Es la diferencia que existe entre la “sana laicidad” y el “laicismo”. La “sana laicidad” supone que el Estado se considera a sí mismo incapaz de hacer el acto de fe y, por lo mismo, no asume ninguna religión como religión oficial del Estado; pero una tal actitud no supone el rechazo de la religiosidad de sus ciudadanos, sino que adopta una actitud de colaboración con las distintas confesiones religiosas que hay en el territorio. El “laicismo”, en cambio, supone una actitud de beligerancia contra lo religioso, de manera que el Estado, o persigue abiertamente a las confesiones religiosas y a sus fieles, o, en el mejor de los casos, adopta una actitud de indiferencia, negándoles todo espacio en la vida pública y cualquier apoyo o consideración estatal. Es lo que sucedió en los países comunistas y socialistas sometidos a la órbita soviética antes de la caída del muro de Berlín, donde la Iglesia fue abiertamente perseguida. Y fue lo que sucedió en Francia a partir de 1905, donde la Iglesia, si bien no fue abiertamente perseguida, fue drásticamente limitada.

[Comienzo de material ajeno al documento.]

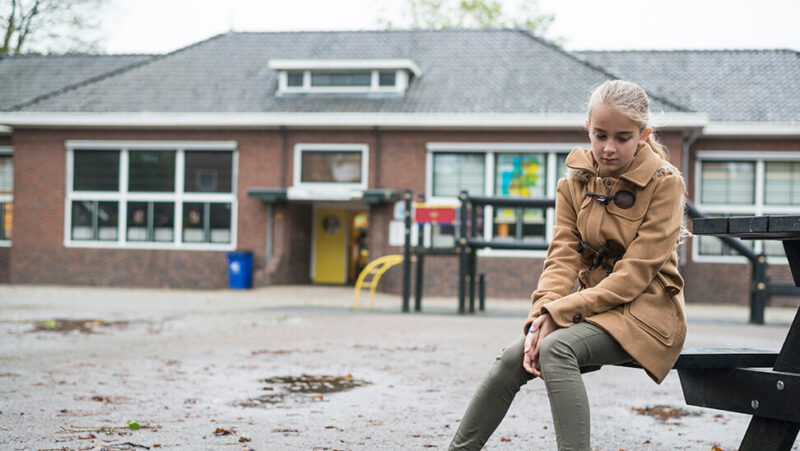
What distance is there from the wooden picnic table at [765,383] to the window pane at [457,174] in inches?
638

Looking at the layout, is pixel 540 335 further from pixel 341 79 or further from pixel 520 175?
pixel 341 79

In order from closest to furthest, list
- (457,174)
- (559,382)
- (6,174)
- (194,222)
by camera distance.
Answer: (559,382), (457,174), (194,222), (6,174)

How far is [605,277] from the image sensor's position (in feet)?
10.4

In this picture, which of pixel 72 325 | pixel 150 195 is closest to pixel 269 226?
pixel 150 195

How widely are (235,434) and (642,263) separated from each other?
96.1 inches

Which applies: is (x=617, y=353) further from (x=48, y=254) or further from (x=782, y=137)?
(x=48, y=254)

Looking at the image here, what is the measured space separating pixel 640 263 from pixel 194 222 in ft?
61.2

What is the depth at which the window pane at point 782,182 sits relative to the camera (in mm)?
19156

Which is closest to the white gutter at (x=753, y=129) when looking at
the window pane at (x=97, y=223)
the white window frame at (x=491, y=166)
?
the white window frame at (x=491, y=166)

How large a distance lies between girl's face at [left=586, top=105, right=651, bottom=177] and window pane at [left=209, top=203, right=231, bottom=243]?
18057 millimetres

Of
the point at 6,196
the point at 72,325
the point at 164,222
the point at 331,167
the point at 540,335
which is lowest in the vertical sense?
the point at 72,325

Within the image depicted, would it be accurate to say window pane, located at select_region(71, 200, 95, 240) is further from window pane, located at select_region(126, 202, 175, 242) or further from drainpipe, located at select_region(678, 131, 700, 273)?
drainpipe, located at select_region(678, 131, 700, 273)

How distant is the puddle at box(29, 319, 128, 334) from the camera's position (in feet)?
33.0

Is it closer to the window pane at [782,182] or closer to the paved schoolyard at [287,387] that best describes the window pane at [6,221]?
the paved schoolyard at [287,387]
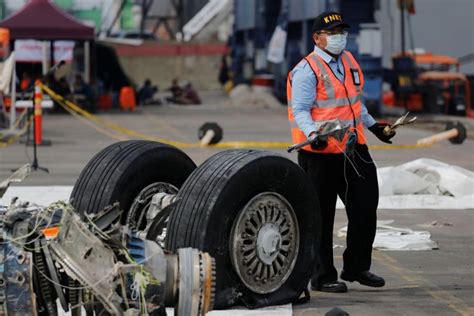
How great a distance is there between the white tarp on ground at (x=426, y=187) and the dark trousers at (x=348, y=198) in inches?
191

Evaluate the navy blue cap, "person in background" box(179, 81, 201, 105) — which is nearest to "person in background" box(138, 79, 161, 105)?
"person in background" box(179, 81, 201, 105)

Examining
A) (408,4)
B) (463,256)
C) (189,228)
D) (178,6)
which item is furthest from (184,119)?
(178,6)

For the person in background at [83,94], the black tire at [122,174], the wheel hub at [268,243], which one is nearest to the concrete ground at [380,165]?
the wheel hub at [268,243]

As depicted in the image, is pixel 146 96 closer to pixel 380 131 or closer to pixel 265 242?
pixel 380 131

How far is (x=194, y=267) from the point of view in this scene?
6.50m

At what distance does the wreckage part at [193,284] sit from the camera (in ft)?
21.3

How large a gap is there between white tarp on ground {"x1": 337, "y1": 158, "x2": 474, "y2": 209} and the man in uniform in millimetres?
4869

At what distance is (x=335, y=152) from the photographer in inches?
348

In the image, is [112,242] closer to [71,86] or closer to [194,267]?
[194,267]

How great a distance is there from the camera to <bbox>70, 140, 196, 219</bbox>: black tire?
27.3 feet

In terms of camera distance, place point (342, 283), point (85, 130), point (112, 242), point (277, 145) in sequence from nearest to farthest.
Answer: point (112, 242) < point (342, 283) < point (277, 145) < point (85, 130)

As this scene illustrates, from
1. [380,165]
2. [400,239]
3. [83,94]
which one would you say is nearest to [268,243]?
[400,239]

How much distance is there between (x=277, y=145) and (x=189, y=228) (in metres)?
16.2

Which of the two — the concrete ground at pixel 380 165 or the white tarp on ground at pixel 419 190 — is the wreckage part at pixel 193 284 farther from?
the white tarp on ground at pixel 419 190
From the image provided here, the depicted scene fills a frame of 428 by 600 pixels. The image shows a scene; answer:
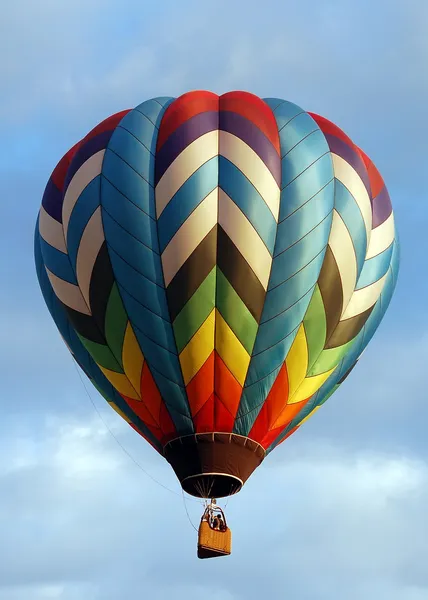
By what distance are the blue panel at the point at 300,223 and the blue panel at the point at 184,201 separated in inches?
48.3

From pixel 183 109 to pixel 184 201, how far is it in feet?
Answer: 5.75

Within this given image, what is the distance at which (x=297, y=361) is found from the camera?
37844mm

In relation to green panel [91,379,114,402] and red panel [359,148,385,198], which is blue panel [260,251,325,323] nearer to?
red panel [359,148,385,198]

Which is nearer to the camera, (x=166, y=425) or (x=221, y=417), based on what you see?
(x=221, y=417)

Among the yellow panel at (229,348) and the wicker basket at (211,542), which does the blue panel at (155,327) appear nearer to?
the yellow panel at (229,348)

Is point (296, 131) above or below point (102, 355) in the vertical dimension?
above

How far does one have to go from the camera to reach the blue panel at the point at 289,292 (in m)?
37.2

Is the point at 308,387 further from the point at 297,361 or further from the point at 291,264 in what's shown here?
the point at 291,264

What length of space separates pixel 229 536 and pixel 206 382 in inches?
91.8

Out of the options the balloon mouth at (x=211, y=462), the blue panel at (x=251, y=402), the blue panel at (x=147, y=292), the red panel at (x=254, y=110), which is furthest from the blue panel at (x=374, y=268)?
the blue panel at (x=147, y=292)

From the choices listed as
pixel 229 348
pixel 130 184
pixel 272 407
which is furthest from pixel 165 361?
pixel 130 184

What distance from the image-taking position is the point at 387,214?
39469mm

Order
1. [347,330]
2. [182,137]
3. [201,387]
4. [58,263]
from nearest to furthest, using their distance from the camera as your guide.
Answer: [201,387] < [182,137] < [347,330] < [58,263]

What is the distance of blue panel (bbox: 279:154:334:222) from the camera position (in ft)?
123
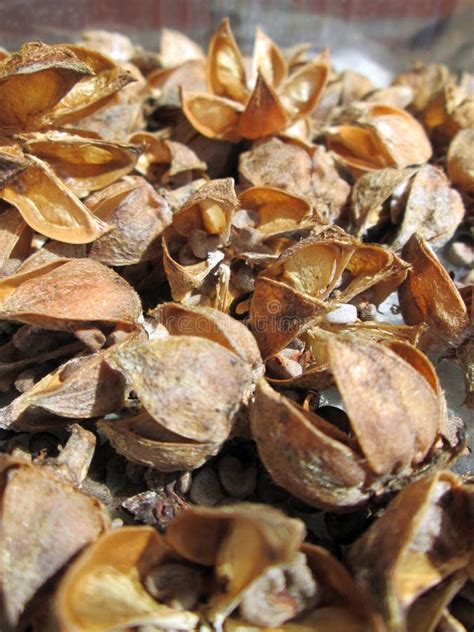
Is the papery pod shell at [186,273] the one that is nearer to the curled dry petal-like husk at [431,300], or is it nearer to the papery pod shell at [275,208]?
the papery pod shell at [275,208]

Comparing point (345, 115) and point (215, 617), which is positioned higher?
point (345, 115)

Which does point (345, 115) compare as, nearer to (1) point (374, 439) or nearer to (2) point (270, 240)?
(2) point (270, 240)

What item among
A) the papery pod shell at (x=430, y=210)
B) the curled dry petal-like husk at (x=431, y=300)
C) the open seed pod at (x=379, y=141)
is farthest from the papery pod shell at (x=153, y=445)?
the open seed pod at (x=379, y=141)

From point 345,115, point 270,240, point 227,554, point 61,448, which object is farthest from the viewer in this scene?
point 345,115

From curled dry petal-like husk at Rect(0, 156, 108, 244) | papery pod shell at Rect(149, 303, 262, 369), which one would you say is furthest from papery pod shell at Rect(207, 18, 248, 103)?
papery pod shell at Rect(149, 303, 262, 369)

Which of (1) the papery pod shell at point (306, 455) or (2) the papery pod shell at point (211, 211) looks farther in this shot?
(2) the papery pod shell at point (211, 211)

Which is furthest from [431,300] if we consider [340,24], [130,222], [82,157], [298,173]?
[340,24]

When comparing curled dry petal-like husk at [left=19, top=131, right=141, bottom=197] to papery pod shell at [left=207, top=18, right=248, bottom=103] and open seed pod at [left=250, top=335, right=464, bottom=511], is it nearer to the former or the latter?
papery pod shell at [left=207, top=18, right=248, bottom=103]

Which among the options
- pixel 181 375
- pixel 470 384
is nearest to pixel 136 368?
pixel 181 375
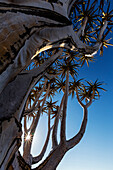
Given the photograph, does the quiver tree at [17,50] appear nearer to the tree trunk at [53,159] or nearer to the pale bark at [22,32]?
the pale bark at [22,32]

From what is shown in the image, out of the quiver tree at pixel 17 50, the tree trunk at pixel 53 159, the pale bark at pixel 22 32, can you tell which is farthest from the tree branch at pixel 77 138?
the pale bark at pixel 22 32

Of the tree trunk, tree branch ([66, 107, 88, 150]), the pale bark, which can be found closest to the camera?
the pale bark

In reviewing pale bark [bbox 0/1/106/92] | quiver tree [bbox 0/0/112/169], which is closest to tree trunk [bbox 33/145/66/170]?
quiver tree [bbox 0/0/112/169]

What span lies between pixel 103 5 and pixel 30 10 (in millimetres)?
4750

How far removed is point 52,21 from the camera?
1232 millimetres

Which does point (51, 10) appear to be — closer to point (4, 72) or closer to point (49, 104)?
point (4, 72)

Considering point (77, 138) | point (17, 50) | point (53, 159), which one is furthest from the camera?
point (77, 138)

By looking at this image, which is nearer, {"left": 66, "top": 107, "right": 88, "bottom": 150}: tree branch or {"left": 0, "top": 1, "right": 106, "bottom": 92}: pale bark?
{"left": 0, "top": 1, "right": 106, "bottom": 92}: pale bark

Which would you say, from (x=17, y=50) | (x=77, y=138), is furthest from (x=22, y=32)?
(x=77, y=138)

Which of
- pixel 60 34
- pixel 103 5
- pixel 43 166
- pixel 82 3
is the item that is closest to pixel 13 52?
pixel 60 34

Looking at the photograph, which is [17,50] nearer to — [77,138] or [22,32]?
[22,32]

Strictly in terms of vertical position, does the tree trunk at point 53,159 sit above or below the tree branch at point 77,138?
below

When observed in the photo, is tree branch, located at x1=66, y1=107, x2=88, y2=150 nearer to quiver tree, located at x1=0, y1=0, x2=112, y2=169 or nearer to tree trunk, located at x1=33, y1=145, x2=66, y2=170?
tree trunk, located at x1=33, y1=145, x2=66, y2=170

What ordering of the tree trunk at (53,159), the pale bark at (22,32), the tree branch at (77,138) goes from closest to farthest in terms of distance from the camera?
the pale bark at (22,32) < the tree trunk at (53,159) < the tree branch at (77,138)
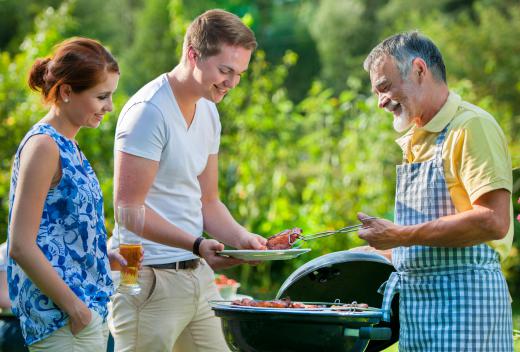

Ahora bien, estos hechos hicieron presagiar a no pocos que el siglo XXI vería desaparecer a la Iglesia y a las religiones, dejándolas reducidas a simples reliquias del pasado. La realidad, sin embargo, ha sido muy diferente, pues nadie puede negar el impacto potente que las religiones tienen en la vida contemporánea, nacional e internacional. Es lo que ha llevado al gobierno francés a crear una Oficina de las religiones, en el seno del Ministerio de asuntos exteriores y europeos. Tendrá una función de asesoramiento sobre el trasfondo religioso que puede subyacer en acontecimientos sociales o conflictos. De esta forma, la diplomacia francesa da un paso adelante respecto del viejo laicismo que se impuso a comienzos del siglo XX e introduce un elemento de “laicidad positiva”, expresión con la que en Francia se entiende la colaboración del Estado con las religiones en las cuestiones comunes a la esfera religiosa y civil, una laicidad que, como lo dijera el presidente Sarkozy, no considera a la religión como un peligro, sino como un punto a favor. Al frente de la misma ha sido puesto un destacado académico experto en Islam y en sociología de conflictos, que ha sido rector de la Universidad Católica de París.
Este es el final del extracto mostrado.